Exercise task: Please extract every line of the material that contains the string "closer", treating uppercase and lowercase as different.

Stored records:
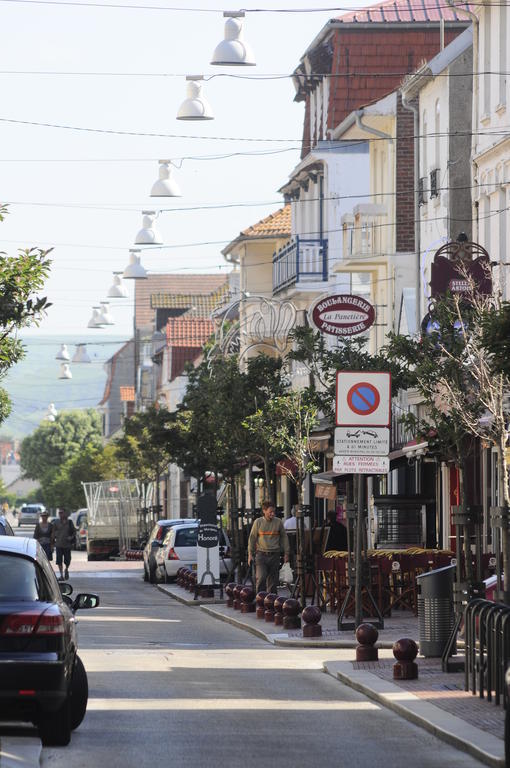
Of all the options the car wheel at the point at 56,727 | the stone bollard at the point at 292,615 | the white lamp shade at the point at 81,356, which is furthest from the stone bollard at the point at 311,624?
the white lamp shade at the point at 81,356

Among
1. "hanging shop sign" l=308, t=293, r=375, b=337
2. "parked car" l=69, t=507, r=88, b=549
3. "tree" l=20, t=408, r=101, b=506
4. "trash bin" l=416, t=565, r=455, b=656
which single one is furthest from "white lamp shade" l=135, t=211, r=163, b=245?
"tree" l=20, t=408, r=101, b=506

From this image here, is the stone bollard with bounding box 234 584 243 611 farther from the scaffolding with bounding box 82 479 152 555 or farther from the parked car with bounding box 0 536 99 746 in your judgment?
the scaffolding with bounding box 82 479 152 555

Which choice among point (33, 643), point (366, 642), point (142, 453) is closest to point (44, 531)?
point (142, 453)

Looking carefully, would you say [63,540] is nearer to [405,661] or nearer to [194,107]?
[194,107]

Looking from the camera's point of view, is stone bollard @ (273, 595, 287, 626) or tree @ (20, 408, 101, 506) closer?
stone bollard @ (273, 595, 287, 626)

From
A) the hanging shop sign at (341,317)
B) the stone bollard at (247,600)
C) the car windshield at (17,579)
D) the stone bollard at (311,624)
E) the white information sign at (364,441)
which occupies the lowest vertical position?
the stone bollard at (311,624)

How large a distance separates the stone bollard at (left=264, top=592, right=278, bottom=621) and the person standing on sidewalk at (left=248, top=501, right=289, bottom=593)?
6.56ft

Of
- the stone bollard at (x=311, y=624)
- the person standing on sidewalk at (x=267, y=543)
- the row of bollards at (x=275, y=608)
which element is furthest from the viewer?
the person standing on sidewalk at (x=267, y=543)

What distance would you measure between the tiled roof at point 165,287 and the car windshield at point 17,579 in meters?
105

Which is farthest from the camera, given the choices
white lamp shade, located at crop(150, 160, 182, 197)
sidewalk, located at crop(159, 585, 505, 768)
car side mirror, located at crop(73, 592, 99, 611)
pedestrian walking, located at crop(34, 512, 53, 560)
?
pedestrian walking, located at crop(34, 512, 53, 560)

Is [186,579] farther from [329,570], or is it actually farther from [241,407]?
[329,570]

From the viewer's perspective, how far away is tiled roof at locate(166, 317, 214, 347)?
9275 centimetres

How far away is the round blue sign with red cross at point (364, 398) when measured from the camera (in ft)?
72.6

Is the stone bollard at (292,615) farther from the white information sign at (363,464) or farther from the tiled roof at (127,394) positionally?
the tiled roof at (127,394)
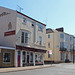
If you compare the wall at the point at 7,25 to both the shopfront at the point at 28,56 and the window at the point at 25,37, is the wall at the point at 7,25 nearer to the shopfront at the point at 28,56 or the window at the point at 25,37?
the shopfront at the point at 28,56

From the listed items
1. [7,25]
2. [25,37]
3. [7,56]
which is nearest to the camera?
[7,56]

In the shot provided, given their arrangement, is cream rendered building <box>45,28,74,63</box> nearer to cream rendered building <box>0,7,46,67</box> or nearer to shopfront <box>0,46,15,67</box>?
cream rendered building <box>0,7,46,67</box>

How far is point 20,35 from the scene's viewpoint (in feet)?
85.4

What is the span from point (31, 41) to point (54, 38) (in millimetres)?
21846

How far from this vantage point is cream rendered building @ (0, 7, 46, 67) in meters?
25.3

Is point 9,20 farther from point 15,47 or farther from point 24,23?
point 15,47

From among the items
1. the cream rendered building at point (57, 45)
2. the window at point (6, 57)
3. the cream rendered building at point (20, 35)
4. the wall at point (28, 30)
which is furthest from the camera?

...

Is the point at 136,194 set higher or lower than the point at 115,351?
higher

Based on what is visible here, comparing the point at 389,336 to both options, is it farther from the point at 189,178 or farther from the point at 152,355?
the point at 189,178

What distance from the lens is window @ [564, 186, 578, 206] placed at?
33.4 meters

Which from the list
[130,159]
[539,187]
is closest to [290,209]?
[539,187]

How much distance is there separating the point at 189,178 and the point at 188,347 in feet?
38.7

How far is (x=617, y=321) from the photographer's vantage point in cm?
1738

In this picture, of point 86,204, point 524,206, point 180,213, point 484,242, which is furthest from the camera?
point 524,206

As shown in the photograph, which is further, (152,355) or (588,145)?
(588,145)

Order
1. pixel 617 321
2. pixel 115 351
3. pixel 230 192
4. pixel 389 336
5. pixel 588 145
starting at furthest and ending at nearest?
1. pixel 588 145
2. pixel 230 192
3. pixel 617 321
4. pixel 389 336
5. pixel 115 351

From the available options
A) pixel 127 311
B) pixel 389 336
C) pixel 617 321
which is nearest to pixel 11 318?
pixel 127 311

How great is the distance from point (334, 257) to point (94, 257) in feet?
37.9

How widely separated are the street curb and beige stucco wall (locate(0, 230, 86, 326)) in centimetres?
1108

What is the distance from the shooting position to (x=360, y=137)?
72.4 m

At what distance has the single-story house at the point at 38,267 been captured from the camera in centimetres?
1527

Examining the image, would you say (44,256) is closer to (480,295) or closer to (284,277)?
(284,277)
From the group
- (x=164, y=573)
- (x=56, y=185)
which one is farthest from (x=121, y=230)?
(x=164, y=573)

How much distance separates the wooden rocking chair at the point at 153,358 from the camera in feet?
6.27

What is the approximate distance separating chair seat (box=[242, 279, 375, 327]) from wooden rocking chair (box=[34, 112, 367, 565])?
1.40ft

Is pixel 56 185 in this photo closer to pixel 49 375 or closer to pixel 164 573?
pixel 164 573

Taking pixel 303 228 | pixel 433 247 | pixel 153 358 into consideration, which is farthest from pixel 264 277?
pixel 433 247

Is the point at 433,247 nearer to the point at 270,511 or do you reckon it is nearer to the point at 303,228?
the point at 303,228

Output for this exercise:
Looking from the camera's point of view, is stone bollard @ (273, 595, 287, 626) or tree @ (20, 408, 101, 506) closer?
Examining the image, would you say (44,256) is closer to (480,295) or closer to (284,277)?
Is pixel 56 185 in this photo closer to pixel 49 375 or closer to pixel 164 573?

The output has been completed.